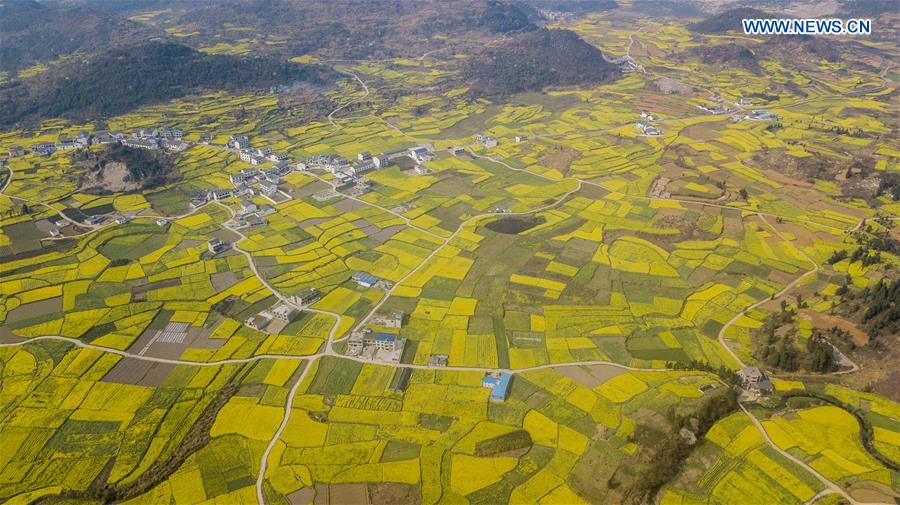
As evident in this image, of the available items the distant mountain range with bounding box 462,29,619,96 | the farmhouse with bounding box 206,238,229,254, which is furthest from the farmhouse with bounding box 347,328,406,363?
the distant mountain range with bounding box 462,29,619,96

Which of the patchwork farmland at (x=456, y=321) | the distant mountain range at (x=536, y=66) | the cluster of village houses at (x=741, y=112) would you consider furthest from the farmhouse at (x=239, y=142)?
the cluster of village houses at (x=741, y=112)

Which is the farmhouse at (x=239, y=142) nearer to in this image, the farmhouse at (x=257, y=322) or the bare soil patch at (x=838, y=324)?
the farmhouse at (x=257, y=322)

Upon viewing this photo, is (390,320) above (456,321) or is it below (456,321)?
above

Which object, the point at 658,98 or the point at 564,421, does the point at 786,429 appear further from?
the point at 658,98

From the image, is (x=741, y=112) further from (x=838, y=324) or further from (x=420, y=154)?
(x=838, y=324)

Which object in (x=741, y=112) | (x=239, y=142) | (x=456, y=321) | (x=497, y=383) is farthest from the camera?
(x=741, y=112)

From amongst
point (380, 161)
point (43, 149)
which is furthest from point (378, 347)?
point (43, 149)
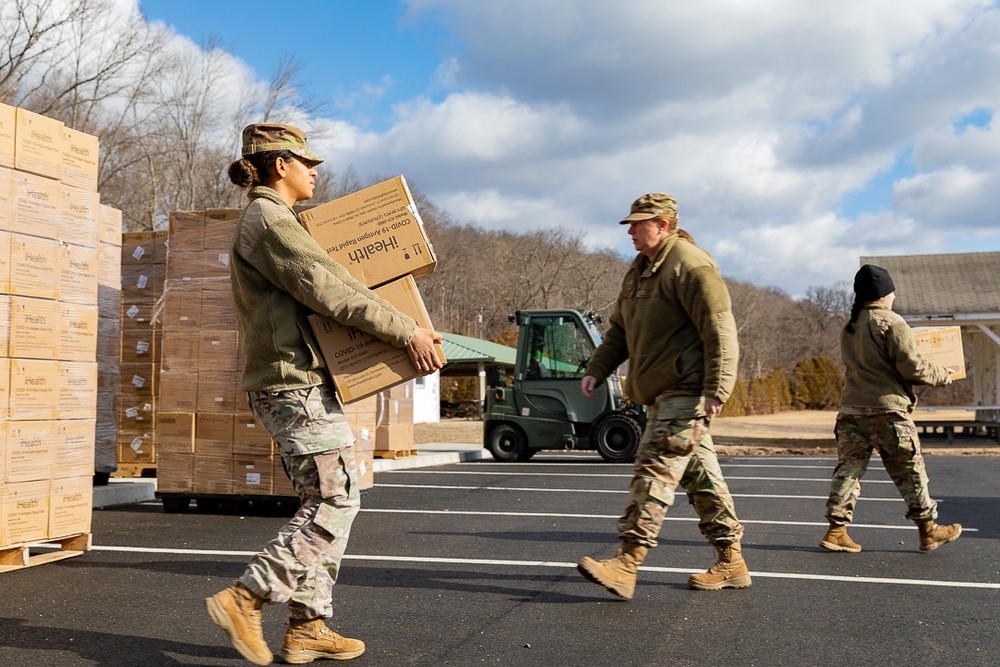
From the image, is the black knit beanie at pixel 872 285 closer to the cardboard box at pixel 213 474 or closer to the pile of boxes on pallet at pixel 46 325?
the pile of boxes on pallet at pixel 46 325

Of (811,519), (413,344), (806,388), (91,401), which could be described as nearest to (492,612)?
(413,344)

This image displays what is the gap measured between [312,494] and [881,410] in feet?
14.4

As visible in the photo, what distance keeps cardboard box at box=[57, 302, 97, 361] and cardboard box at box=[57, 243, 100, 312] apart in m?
0.05

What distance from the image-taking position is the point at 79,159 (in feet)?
20.1

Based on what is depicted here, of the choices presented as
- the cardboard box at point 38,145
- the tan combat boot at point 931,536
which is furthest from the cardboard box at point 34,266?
the tan combat boot at point 931,536

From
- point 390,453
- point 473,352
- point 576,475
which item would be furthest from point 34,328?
point 473,352

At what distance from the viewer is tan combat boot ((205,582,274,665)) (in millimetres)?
3598

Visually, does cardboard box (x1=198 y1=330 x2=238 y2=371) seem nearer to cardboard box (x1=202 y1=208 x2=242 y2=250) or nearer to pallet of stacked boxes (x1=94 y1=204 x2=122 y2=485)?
cardboard box (x1=202 y1=208 x2=242 y2=250)

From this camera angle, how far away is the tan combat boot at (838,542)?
6.66m

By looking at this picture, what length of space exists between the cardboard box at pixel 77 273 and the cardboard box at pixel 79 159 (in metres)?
0.41

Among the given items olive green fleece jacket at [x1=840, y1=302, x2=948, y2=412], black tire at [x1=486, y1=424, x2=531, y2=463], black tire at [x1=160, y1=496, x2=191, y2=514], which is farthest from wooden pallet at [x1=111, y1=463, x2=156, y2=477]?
olive green fleece jacket at [x1=840, y1=302, x2=948, y2=412]

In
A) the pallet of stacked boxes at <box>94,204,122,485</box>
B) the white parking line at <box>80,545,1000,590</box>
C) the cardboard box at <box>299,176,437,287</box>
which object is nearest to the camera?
the cardboard box at <box>299,176,437,287</box>

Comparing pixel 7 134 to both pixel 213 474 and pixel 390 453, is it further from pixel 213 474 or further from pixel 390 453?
pixel 390 453

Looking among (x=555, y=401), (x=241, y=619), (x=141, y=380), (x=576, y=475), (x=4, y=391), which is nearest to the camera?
(x=241, y=619)
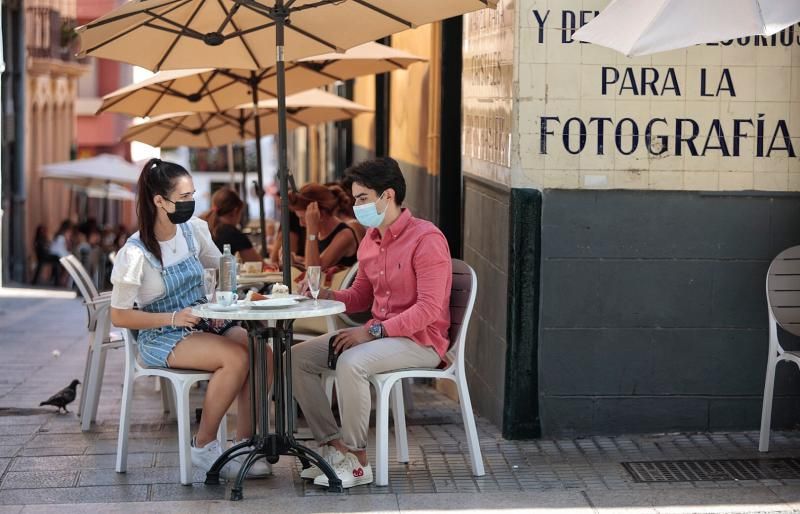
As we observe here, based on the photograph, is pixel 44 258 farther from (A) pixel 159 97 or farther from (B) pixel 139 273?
(B) pixel 139 273

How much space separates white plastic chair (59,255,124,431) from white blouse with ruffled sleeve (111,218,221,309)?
4.77ft

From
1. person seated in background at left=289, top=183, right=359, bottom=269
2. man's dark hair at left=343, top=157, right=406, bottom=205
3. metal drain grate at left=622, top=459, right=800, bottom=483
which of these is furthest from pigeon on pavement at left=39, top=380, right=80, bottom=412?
metal drain grate at left=622, top=459, right=800, bottom=483

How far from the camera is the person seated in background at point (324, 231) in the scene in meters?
8.35

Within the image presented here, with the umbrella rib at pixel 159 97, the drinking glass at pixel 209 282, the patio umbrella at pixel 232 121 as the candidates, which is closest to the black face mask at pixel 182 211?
the drinking glass at pixel 209 282

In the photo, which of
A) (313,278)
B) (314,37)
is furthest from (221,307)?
(314,37)

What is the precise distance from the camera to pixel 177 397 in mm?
6215

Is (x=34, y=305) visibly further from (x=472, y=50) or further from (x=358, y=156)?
(x=472, y=50)

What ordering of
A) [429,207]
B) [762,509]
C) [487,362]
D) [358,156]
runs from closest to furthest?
[762,509], [487,362], [429,207], [358,156]

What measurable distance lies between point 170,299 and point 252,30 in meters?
1.58

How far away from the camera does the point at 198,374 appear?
20.6 feet

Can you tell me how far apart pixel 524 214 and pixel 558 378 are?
886 mm

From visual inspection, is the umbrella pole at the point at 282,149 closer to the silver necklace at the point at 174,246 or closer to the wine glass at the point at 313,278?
the wine glass at the point at 313,278

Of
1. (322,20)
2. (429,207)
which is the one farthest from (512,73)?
(429,207)

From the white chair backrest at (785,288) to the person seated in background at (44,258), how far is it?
24.9m
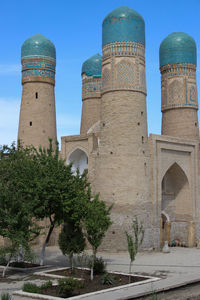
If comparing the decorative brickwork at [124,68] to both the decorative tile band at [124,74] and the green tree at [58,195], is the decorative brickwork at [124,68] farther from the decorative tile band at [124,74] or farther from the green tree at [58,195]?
the green tree at [58,195]

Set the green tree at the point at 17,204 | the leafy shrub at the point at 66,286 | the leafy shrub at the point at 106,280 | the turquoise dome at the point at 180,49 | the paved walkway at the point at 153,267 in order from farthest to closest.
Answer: the turquoise dome at the point at 180,49
the green tree at the point at 17,204
the leafy shrub at the point at 106,280
the paved walkway at the point at 153,267
the leafy shrub at the point at 66,286

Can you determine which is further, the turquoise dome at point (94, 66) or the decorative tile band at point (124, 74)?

[Aufgabenstellung] Tausche in dem Abschnitt, der mit der Zeile mit „What is the precise“ beginnt und bis zum Ende der Einträge reicht, „umbrella pole“ gegen „sunshade pole“ aus, und gib nur diesen Abschnitt sonst unverändert wieder. Lass die Bilder dabei weg.

[Ergebnis]
What is the precise distance from the camera to pixel 177 397 in mm?
6215

Is (x=34, y=305) visibly further from (x=472, y=50) or further from (x=358, y=156)?
(x=472, y=50)

What ordering of
A) [429,207]
B) [762,509]
C) [487,362]
D) [358,156]
runs from closest to furthest?
[762,509], [487,362], [429,207], [358,156]

What measurable distance lies between point 170,299 and point 252,30 in meters?
1.58

How far away from the camera does the point at 198,374 appear?
20.6 feet

Can you tell me how far apart pixel 524 214 and pixel 558 378 are?
886 mm

From visual inspection, is the sunshade pole at the point at 282,149 closer to the silver necklace at the point at 174,246 or closer to the wine glass at the point at 313,278?
the wine glass at the point at 313,278

Of
1. (322,20)
2. (429,207)
which is the one farthest from (512,73)?
(429,207)

From the white chair backrest at (785,288) to the person seated in background at (44,258), how far is it?
24.9m
If comparing the decorative brickwork at [124,68] to both the decorative tile band at [124,74] and the green tree at [58,195], is the decorative brickwork at [124,68] farther from the decorative tile band at [124,74] or farther from the green tree at [58,195]?
the green tree at [58,195]

Set the green tree at the point at 17,204 | the leafy shrub at the point at 66,286 | the leafy shrub at the point at 106,280 | the turquoise dome at the point at 180,49 | the paved walkway at the point at 153,267 in order from farthest to closest.
Answer: the turquoise dome at the point at 180,49
the green tree at the point at 17,204
the leafy shrub at the point at 106,280
the paved walkway at the point at 153,267
the leafy shrub at the point at 66,286

Can you determine which is further, the turquoise dome at point (94, 66) or the decorative tile band at point (124, 74)?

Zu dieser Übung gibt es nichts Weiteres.